Data on Thursday showed China's manufacturing sector activity shrank in March for a fifth successive month, while German and French manufacturing suffered a sharp decline that even the most pessimistic economists failed to predict.
"Fears of a Chinese hard landing are on the rise; overdone we think," said Vincent Chaigneau, strategist at Societe Generale. "Concerns over Europe are burgeoning again, rightly so given the weak economy and the toxic focus on enlarging the firewall."

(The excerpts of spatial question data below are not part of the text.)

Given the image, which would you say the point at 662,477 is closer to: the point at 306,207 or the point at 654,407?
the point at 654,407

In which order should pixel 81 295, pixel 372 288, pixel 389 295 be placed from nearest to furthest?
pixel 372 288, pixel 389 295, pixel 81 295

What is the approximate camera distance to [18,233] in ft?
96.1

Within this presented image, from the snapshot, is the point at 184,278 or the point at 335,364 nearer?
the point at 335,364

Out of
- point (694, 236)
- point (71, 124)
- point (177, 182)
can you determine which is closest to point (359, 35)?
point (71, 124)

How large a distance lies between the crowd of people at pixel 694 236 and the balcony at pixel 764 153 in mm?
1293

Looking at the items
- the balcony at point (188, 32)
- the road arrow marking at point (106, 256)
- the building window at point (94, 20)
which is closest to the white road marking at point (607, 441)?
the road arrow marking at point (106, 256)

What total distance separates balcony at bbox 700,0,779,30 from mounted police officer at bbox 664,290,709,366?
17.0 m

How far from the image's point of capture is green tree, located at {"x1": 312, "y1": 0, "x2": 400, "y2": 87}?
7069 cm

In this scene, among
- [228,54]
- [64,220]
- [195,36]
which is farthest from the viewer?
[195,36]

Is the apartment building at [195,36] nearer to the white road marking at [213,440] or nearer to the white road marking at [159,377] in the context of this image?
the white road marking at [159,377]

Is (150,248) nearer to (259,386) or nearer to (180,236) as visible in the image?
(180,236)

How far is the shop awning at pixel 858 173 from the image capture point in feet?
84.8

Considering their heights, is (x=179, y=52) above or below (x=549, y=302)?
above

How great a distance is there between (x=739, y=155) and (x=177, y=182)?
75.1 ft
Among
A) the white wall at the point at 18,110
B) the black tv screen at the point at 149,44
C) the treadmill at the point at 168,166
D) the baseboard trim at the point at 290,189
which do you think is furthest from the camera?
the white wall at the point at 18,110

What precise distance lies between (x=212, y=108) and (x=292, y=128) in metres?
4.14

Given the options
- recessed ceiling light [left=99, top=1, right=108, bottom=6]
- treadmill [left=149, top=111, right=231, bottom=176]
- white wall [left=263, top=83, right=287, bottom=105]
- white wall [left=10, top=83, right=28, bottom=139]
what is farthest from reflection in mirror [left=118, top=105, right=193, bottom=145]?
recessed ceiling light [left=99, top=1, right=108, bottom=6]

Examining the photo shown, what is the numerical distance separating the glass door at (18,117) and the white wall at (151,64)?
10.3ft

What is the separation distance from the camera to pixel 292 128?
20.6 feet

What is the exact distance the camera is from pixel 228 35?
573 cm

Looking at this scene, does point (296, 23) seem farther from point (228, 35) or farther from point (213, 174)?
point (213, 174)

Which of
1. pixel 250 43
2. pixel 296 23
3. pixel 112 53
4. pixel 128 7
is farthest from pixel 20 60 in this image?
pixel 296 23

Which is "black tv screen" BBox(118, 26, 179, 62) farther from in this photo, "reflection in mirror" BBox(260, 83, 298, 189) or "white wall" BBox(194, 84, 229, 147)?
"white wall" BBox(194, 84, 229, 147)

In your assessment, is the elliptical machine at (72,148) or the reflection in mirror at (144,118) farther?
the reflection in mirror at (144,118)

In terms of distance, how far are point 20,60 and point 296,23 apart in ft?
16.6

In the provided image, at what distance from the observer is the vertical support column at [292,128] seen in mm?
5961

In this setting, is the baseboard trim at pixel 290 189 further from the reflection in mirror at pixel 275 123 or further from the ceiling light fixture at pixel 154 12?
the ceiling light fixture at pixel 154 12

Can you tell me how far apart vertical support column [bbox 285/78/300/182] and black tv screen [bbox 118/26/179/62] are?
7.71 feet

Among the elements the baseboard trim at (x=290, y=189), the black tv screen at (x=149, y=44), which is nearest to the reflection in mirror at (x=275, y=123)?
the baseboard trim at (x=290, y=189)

Tokyo's Nikkei share average fell 1.1 percent and MSCI's broadest index of Asia Pacific shares outside Japan lost 0.2 percent. Stocks in resource-dependent Australia fell 0.5 percent.
The weak data from continental Europe's two biggest economies suggested the euro zone cannot avoid recession, while in China a senior government economist said the economy was facing more downward pressure than expected.
Whilst a slowdown in Europe and China has been expected, investors were unnerved by the drop in new orders in both regions, which fuelled concerns that an unexpectedly severe downturn could snuff out the global recovery.
Wall Street stocks fell 0.7 percent on Thursday and oil slid almost $2 a barrel.
Rising risk aversion prompted investors to seek safety in the yen, which continued its gains on Friday, climbing about 0.1 percent to around 82.63 per dollar. The dollar slipped 0.1 percent against a basket of major currencies.
Oil edged up around 30 cents a barrel, with Brent crude fetching around $123.44 and U.S. crude about $105.65.